FARGO — As of Friday afternoon, Oct. 30, a total of about 231,000 ballots had been cast in early voting in North Dakota, or about 66% of the total ballots cast in the 2016 presidential election, which numbered about 350,000.
The 231,000 figure included at least 166,000 vote-by-mail and absentee ballots and about 65,000 ballots cast at early voting sites in the state.
According to the North Dakota Secretary of State website, a total of about 212,000 vote-by-mail and absentee ballots were sent out this year, meaning about 78% had been returned as of Friday.
Based on numbers reported by the Minnesota Secretary of State website, as of Friday afternoon about 1.9 million ballot applications had been received by Minnesota election officials and about 1.6 million completed absentee ballots had been accepted, or about 80%.
About 2.9 million ballots were cast in Minnesota in the 2016 presidential election, meaning early voting ballots already returned in Minnesota represent about 55% of the total number cast in 2016.
Below is a snapshot of the early voting picture in Cass and Clay counties.
As of late Thursday, the total number of mail-in and absentee ballots returned to county election officials amounted to about 28,300, or about 70% of the approximately 40,900 ballots the county sent out.
Also as of Thursday, a total of 25,760 ballots had been cast at early voting sites in Cass County, bringing the total number of ballots cast early — either in person or via mail — to about 54,000, equal to about 66% of the approximately 81,000 ballots cast in the county in the 2016 general election.
According to U.S. Census estimates, the number of people in Cass County of voting age is about 117,000.
In Cass County, ballots from each early voting site are sealed each night and turned over to the county recorder.
Submitted absentee ballots are filed alphabetically by precinct and locked in a vault each night.
Ballots cast at early voting sites are tabulated as they are inserted by voters.
Processing of absentee ballots will begin Saturday, Oct. 31.
Local election workers may not count votes or generate vote totals or election results until after polls have closed on Election Day, Nov. 3.
DeAnn Buckhouse, election coordinator for Cass County, said the county received several reports of poll workers at early voting sites not wearing masks.
In some cases, she said, workers who did not wear masks did have face shields on and were working behind plexiglass sneeze guards.
Buckhouse added some workers cannot tolerate a mask all day, so they take breaks.
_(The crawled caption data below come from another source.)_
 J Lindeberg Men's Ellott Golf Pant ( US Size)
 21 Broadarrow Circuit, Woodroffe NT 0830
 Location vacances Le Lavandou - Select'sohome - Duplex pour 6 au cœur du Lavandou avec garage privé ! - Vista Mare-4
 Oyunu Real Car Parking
She said county officials were told they could not require workers to wear masks, but it was strongly encouraged that they do.
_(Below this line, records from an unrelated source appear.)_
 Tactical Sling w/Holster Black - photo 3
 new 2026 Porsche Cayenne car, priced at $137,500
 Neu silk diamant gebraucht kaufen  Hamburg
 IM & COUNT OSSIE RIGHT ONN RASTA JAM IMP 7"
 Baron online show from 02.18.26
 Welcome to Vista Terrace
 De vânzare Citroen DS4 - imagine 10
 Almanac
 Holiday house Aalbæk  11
As of late Thursday afternoon, absentee ballots returned to the county numbered about 14,400, about 79% of the approximately 18,400 ballots that had been sent out.
About 29,000 ballots were cast in Clay County in the 2016 general election. Of those, about 5,700 were absentee ballots.
As of Thursday, the county had already started tabulating vote counts.
Prior to being counted, absentee ballots are stored in a locked room with limited access.
Clay County has approximately 36,000 registered voters and about 45,000 people of voting age.
Clay County Auditor-Treasurer Lori Johnson said that although the county had to hire seven additional staff to deal with the election workload, "Things are going very smoothly for us so far."
In Cass County, Shirley Kondelis, an election site supervisor at the Fargodome, said the location experienced few problems during the first ten days of early voting.
According to Kondelis, workers quickly adopted a tradition they exercised whenever a first-time voter came through the line: the entire room would clap and cheer.